→ Excerpt:

Discussion on the Democratic Republic of the Congo

In the discussion, some speakers commended the High Commissioner and the team of international experts for their efforts towards the continuous improvement of the human rights situation in the Democratic Republic of the Congo. They welcomed the extension of the mandate to cover the whole of the Congolese territory. Some speakers appreciated the efforts of the Government of the Democratic Republic of the Congo aimed at achieving stable conditions in the country, striving to preserve human rights and protecting civilians.

Some speakers noted with concern that violations of humanitarian and human rights law in the Democratic Republic of the Congo were ongoing, condemning the excessive use of force by all parties and calling on authorities to protect civilian populations. The violence in the Democratic Republic of the Congo, particularly in the eastern region of the country, was a serious concern and speakers called for a coordinated response. Recent violence by armed groups, especially the Allied Democratic Forces and M23, had led to human rights abuses, jeopardising efforts to pursue peace, and exacerbating the already severe humanitarian situation. There were also many cases of conflict-related sexual violence. This raised dire concerns about the protection of civilians in the conflict-affected regions, with some speakers stating that it was the Government's responsibility to protect its people and to take concrete action. Speakers were also concerned about the recent violent protests against the United Nations Organization Stabilisation Mission in the Democratic Republic of the Congo, which resulted in the deaths of civilians and peacekeepers.

A number of speakers called on all armed groups to immediately cease violence and participate unconditionally in the political process and the disarmament, demobilization and reintegration programme. The importance of countering impunity to put an end to violence was crucial; access to justice was a key tenant to combatting impunity and needed to be afforded priority. Speakers were also alarmed by hate speech, welcoming the bill to suppress hate speech, calling on authorities to take all measures to implement the law once it had been enacted. It was important for the Government to guarantee free and fair elections; the protection of civic and democratic space was essential, including in provinces under siege. Authorities were encouraged to continue their efforts on transitional justice, administrative reform, security and judicial sectors, which would contribute to dialogue and national reconciliation throughout the Congolese territory.

[Dataset excerpt]
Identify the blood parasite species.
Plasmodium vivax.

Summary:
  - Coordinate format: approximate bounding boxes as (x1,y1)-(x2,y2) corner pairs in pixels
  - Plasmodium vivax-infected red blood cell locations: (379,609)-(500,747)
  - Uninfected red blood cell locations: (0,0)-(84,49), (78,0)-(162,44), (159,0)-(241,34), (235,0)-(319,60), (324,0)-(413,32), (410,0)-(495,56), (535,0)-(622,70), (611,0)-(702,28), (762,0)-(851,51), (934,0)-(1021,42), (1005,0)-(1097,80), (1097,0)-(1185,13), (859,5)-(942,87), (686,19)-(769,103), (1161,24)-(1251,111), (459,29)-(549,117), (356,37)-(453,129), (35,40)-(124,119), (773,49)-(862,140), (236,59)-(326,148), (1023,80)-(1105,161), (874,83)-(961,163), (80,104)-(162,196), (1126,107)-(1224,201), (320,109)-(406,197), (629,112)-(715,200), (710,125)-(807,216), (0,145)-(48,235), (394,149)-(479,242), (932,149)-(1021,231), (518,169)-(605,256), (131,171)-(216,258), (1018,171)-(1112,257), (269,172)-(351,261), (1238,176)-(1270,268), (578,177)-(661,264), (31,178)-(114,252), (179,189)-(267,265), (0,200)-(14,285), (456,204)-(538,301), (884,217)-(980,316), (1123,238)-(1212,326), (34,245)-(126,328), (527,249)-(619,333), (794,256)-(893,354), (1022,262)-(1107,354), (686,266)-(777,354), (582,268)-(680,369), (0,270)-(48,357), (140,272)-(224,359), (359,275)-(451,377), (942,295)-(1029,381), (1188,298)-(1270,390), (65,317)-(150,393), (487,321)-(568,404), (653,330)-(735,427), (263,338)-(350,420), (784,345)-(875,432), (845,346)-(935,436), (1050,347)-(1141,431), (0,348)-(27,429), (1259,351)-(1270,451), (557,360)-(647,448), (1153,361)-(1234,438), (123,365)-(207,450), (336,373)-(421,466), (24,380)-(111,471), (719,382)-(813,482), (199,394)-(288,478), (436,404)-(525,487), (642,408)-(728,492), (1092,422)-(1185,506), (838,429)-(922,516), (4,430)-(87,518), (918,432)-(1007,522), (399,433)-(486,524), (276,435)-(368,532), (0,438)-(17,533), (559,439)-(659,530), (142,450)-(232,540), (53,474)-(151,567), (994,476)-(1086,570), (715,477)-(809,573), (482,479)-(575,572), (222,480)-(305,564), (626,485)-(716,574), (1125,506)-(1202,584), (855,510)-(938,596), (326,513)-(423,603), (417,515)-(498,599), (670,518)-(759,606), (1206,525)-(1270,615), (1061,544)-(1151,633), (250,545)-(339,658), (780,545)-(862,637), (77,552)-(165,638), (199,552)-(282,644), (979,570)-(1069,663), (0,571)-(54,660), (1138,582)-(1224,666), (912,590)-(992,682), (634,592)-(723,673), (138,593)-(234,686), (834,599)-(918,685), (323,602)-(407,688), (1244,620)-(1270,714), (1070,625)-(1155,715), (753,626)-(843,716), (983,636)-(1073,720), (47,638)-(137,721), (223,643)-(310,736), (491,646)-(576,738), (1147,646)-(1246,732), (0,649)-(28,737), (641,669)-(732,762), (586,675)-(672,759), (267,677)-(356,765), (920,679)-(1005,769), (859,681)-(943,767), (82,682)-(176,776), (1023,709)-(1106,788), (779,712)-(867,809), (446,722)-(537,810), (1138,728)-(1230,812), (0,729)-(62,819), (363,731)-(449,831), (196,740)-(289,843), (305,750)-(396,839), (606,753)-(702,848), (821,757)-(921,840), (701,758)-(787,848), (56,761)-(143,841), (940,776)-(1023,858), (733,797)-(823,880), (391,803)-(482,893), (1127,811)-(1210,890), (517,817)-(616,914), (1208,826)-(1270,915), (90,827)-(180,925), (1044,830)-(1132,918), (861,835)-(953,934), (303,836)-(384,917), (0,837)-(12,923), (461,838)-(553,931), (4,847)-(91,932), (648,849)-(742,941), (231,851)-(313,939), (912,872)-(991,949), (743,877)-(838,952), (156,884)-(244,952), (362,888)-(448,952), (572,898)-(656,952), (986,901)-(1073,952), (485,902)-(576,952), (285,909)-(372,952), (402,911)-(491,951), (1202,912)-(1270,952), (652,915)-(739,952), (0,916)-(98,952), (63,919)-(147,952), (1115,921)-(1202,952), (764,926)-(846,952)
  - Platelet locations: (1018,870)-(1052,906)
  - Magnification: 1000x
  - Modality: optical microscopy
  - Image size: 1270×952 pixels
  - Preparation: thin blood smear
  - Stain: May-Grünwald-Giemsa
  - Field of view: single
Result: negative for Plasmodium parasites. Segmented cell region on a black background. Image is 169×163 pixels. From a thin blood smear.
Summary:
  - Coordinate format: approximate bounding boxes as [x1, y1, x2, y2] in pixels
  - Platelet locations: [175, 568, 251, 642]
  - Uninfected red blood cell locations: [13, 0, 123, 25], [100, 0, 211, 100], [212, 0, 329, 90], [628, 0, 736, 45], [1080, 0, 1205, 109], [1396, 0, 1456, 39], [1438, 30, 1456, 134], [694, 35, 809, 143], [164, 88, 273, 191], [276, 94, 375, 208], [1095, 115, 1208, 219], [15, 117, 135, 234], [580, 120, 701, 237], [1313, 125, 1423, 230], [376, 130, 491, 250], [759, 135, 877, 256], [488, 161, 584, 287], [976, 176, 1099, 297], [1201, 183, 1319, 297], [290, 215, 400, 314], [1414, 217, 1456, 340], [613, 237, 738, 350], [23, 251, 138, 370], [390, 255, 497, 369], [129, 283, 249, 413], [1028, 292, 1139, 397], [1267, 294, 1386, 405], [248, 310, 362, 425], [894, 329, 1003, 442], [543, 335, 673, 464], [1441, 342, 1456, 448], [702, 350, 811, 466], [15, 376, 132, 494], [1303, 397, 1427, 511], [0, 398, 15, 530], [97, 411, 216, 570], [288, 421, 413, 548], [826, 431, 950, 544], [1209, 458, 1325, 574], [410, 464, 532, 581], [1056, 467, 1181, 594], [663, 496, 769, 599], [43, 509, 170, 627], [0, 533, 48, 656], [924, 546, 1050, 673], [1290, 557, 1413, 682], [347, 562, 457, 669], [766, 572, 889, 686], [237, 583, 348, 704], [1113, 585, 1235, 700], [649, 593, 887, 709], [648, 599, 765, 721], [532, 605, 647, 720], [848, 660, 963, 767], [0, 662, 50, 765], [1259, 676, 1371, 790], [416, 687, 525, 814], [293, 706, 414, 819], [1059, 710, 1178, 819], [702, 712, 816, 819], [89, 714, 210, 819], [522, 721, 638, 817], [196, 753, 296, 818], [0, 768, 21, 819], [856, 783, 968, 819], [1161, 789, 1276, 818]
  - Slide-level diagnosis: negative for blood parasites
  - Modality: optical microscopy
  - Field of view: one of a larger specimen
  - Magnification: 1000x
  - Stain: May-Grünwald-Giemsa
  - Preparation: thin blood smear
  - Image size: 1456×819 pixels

→ Actions to take:
[1] From the discussion on the Democratic Republic of the Congo, extract the part that opens with the words containing "Discussion on the" and closes with "and protecting civilians.".
[2] Write what comes next in the summary of the discussion on the Democratic Republic of the Congo, picking up after its final sentence.

→ Responses to the tasks:
[1]
Discussion on the Democratic Republic of the Congo

In the discussion, some speakers commended the High Commissioner and the team of international experts for their efforts towards the continuous improvement of the human rights situation in the Democratic Republic of the Congo. They welcomed the extension of the mandate to cover the whole of the Congolese territory. Some speakers appreciated the efforts of the Government of the Democratic Republic of the Congo aimed at achieving stable conditions in the country, striving to preserve human rights and protecting civilians.

[2]
Some speakers said that the international community should provide constructive assistance to the Democratic Republic of the Congo for maintaining peace and security and improving the human rights situation. All actors were urged to address the humanitarian impacts of the violence, ensuring the affected people, including the 5.9 million internally displaced civilians, received the assistance they needed. Diplomatic efforts to pursue dialogue and de-escalation were welcomed, and the High Commissioner was called on to continue its technical assistance to the Democratic Republic of the Congo. Some speakers said they would stand by the Congolese Government to support it in improving human rights in the Democratic Republic of the Congo.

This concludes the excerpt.